Today, the residents of San Francisco public housing can own guns in their homes. In four of the five Chicago suburbs (Morton Grove, Evanston, Wilmette, and Winnetka), the handgun bans have been repealed. Yet according to the Times, “So far, Heller is firing blanks.”
The Times came that erroneous conclusion, it appears, by credulously relying on UCLA law professor Adam Winkler. The Times quotes Winkler: “To date, the federal courts have not invalidated a single gun control law on the basis of the Second Amendment since Heller.” The Times does mention one exception to Winkler’s claim, a recent case holding that the federal ban on gun possession by anyone who has been charged (but not convicted) of possessing child pornography is unconstitutional.
But there are many more exceptions that the Times missed. Gun owners have already won in San Francisco, and they won in the four Chicago suburbs.
The Times quoted Winkler: “the only real change from Heller is that gun owners have to pay higher legal fees to find out that they lose.” Yet attorney David Hardy reported in January on his Arms and the Law weblog the San Francisco Housing Authority will be paying the attorneys fees for the plaintiff gun owners there (although the settlement terms of the San Francisco surrender are confidential).
But Winkler (and, derivatively, the Times) does not count or even acknowledge the existence of these victories. Winkler’s database of cases includes only opinions written by federal courts. So if a gun rights group brings a suit in federal district court, or threatens to bring such a suit, and the gun‐banning defendant realizes that defeat is likely, and then the defendant changes its anti‐gun policies, Winkler and the Times ignore the result.
Likewise ignored is a win which does not generate a written opinion published in the Westlaw or Lexis databases. For example, in November, the NRA and SAF filed a lawsuit in federal district court in the Western District of Washington. Washington is the only state in the nation which requires legal resident aliens to obtain a special license in order to possess firearms, and the state licensing division was refusing to issue any alien licenses.
On January 27, the federal court entered a preliminary injunction, ordering the Washington Department of Licensing to resume issuing alien firearms licenses.

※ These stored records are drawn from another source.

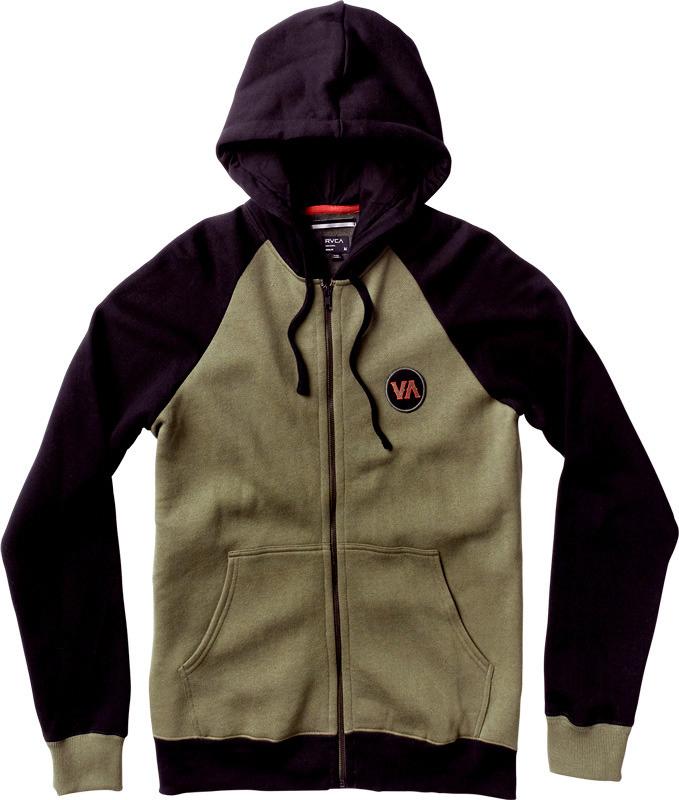 rvca-oldtime-hoodie
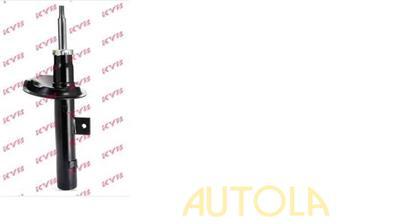 Tlumič pérování přední pravý Citroen ZX, Xsara, Berlingo
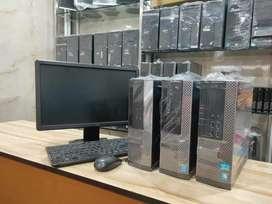 Dell Optiplex 3020 Branded Desktop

Nobody challenged the constitutionality of the state alien licensing law — just the Department’s denial of constitutional rights by failing to carry out the law. So this Second Amendment victory does not count, by Winkler’s hyper‐narrow standard.

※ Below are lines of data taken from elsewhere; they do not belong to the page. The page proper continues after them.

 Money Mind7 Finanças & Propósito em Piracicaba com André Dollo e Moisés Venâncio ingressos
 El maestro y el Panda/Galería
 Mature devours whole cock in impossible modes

It likewise doesn’t count for Winkler (and for the Times) when a defendant successfully invokes the Second Amendment to resist a criminal prosecution. That’s what happened in United States v. Kitsch, decided last August in the federal district court for the Eastern District of Pennsylvania.
In that case, Kitsch had once been an undercover informant for law enforcement officials in New Jersey. The court explained his unusual circumstances:
As a means of helping the narcotics officer with whom he was working… Kitsch set a small, smoky fire on the windowsill of the barn and then promptly called the fire department .… As a result of the fire, Kitsch was charged with third‐degree arson, a felony under both New Jersey and federal law. He pled guilty to the state offense after meeting with law enforcement officials who told him they would set aside the conviction and Kitsch could live as though the event had never happened. Although he served a thirty‐day custodial sentence on Sundays, Kitsch avers that he truly and reasonably believed that his conviction had either been set aside or expunged.
Later, federal prosecutors in Pennsylvania brought charges against Kitsch, because it is illegal for someone with a felony conviction to possess a gun. The prosecutors argued that Kitsch’s sincere belief that he was not a convicted felon was irrelevant. The judge disagreed, and ruled that “in order to convict Kitsch, the Government must prove beyond a reasonable doubt that he knew or was willfully blind to the fact that he had a prior felony conviction that had not been set aside or expunged.” The court explained that, post‐Heller, the government’s strict liability interpretation of the statute might turn the statute into a violation of the Second Amendment.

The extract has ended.